Klaas zei zachtjes: “OOCL-mars!” Ik keek even in de muziek van Greet: Nee, daar had ze geen partituur van. Ach, verrek ook maar… In de St. Jan hadden we die ook gespeeld, ik kende het stuk nog wel. Klaas hief zijn baton en we zetten in. Uit het hoofd spelend kon ik me lekker uitleven! De niet-ingedeelden liepen langzaam maar zeker ook naar binnen; Joline, Anita en Derk bleven staan luisteren. En achter hen ook de generaal, met een glimlach op zijn gezicht.
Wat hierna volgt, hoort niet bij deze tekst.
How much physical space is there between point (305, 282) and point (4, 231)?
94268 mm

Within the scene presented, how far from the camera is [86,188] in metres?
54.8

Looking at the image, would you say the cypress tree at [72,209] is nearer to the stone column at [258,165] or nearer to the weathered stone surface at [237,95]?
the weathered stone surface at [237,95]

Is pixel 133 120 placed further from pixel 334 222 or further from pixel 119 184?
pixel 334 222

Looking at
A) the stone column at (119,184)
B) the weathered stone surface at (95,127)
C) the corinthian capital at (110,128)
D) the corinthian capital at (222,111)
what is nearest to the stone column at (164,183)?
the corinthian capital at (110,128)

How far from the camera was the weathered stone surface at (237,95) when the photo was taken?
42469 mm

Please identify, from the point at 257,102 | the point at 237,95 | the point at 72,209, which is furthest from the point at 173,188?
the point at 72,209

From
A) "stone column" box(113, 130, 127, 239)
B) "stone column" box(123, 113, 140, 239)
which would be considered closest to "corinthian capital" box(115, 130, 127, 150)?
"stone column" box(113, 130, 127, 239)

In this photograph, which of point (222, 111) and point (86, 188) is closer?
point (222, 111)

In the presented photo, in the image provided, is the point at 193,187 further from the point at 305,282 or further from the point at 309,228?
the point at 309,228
Toen de mars ten einde was zei hij nogal duidelijk: “Mooi dat ‘mijn’ mars hier in Utrecht ook te horen is, luitenant!” Klaas knikte. “We moeten die lui van Staf CLAS toch een beetje opvoeden, generaal?” Die schoot in de lach. “Ik ga maar eens een opperwachtmeester en een korporaal feliciteren, denk ik.” Hij verdween. “Lekker geblazen, schatje?” Joline keek me lief aan en ik knikte. “Ja. Die bugel van Greet speelt net als de mijne. Heerlijk licht.” Een korte zoen volgde. “Dat was te zien, lompe Infanteriemajoor. Je had die blik weer in je ogen. En dat tweede stuk uit je hoofd… Knáp.” “De OOCL-mars hebben we in Den Bosch ook gespeeld, schat. Kende ik nog wel. Genoeg op geoefend. Kom, ik wil die kersverse opperwachtmeester een dikke zoen geven. En haar bugel.”
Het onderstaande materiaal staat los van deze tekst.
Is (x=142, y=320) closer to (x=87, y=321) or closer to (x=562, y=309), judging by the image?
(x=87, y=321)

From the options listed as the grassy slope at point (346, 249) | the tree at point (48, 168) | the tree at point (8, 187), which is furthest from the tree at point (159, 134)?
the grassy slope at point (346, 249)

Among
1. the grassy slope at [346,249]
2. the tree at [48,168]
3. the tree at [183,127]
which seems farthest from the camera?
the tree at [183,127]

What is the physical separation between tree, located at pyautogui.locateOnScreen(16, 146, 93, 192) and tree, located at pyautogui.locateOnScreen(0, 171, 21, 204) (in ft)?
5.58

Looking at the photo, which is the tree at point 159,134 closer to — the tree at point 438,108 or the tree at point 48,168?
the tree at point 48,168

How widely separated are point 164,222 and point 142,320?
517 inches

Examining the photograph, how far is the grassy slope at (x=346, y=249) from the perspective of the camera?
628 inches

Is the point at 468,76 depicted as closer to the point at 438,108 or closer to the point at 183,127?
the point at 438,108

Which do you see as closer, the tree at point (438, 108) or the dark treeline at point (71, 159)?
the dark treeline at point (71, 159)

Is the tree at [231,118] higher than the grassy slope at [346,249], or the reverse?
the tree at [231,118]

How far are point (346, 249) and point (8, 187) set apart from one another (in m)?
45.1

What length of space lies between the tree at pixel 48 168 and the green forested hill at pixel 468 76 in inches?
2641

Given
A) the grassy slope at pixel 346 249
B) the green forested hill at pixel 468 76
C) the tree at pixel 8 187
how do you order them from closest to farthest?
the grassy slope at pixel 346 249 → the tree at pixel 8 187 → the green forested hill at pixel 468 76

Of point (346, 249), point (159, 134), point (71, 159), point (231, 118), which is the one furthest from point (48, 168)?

We liepen naar binnen, een grote hal door, aan de andere kant het gebouw weer uit, een oude brug over. Een bordje erbij: 'Brug met de twaalf gaten'. Een barretje, annex eetzaaltje in. Korporaal Derks en Greet stonden naast elkaar de felicitaties in ontvangst te nemen. We sloten aan achter Anita en Derk Zondervan. Anita knuffelde Greet en we hoorden: “Proficiat, schat. Je hebt ze verdiend, die strepen.” Derk gaf zijn aanstaande schoonzus drie zoenen op haar wang. “Dit is de eerste keer dat ik een opperwachtmeester zoen, Greet. Gefeliciteerd, lieve schoonzus.” Greet keek hem lief aan. “Dank je wel Derk.” Toen was Joline aan de beurt. “Je hebt dit meer dan verdiend, Greet. Met al je studies en je inzet voor de Fanfare. En daarom krijg je dit cadeau van ons. Thuis pas openmaken.” Ze gaf haar de envelop. Ik gaf Greet een knuffel. “Hé Opper… Proficiat. Ik sluit me geheel aan bij de woorden van Joline. Verdiend.”
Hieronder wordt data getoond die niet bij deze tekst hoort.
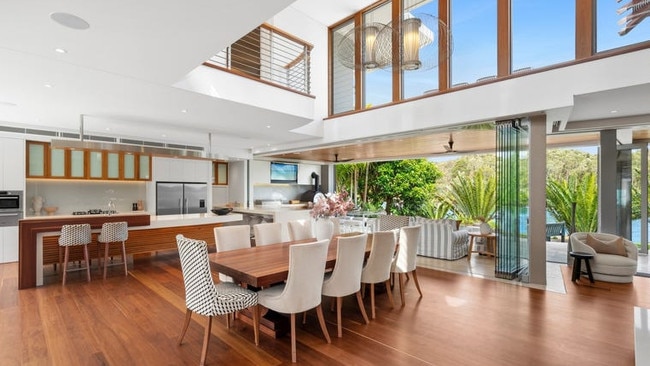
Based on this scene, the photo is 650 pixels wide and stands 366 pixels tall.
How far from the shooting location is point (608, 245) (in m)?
5.04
Ze lachte. “Dank je wel, lomperd. En je hebt mooi gespeeld. Mag ik nu mijn bugel terug?” Ik keek verschrikt. “Oh ja, bijna vergeten…” Ik gaf haar de koffer met het instrument en ze keek me streng aan. “Pas jij een beetje op?” Ik knipoogde. “Zeker, opper.” We maakten plaats voor leden van de fanfare en schoven op naar de kersverse korporaal. “Gefeliciteerd, Henry. Met je nieuwe rang, maar ik hoorde dat je nu ook een vaste aanstelling had?” Hij knikte. “Ja. En daar ben ik enorm blij mee, majoor.” “Henry… De rest van de fanfare noemt mij Kees, hoor. Nou ja, de nieuwe Opper, waarvan de strepen nog nat zijn, noemt me soms ook wel eens anders, als ik er met de pet naar gooi tijdens haar lessen, maar zij is een gevalletje apart.”
“Die hoorde ik, lompe Infanterie-eikel!” Greet keek boos opzij en ik wees. “Nou, dat bedoel ik dus…” Hij lachte. “Ik ken Greet ondertussen een beetje, Kees. Dank je wel.” We schoven weer door en namen een drankje. Na de felicitaties volgden een paar korte toespraakjes, daarna een dankwoord van Greet, ook mede namens Henry.
Daarna nam Anita mij even apart. “Mag ik even op je hoofd kijken, Kees? Ga maar even zitten.” Die inspectie duurde ongeveer vijf seconden. “Ziet er goed uit, Kees. Geen last gehad tijdens het spelen?” Ik schudde mijn hoofd. “Nee. In feite niet eens bij nagedacht, Anita.” Ze knikte. “Mooi. En jullie waren naar de huisarts geweest? Wat zei die?” “Allereerst zijn complimenten over jouw pleisterwerk. Dat moest ik doorgeven. Ten tweede: nog even wachten met autorijden, mountainbiken of hardlopen. Bewegingen waarbij je hoofd opdoffers kan krijgen. En goed naar m’n lichaam luisteren.”
Ze knikte. “Prima. Kan ik het alleen maar mee eens zijn. Ook kalm aan met die bugel van je. Ik zag je gezicht tijdens het spelen net; je moest best wel druk zetten. Tot begin volgende week: niet doen. Tijdens de les bij Greet donderdag ook kalm aan. Een paar rustige stukken spelen: oké, maar niet meteen de Triomfmars uit Aïda er uit persen.” “Zeker zuster. Ik hoop dat uw geliefde het daar ook mee eens is.”
“Ze luistert maar een keertje naar me. Ik vertel het haar ook nog wel, Kees.”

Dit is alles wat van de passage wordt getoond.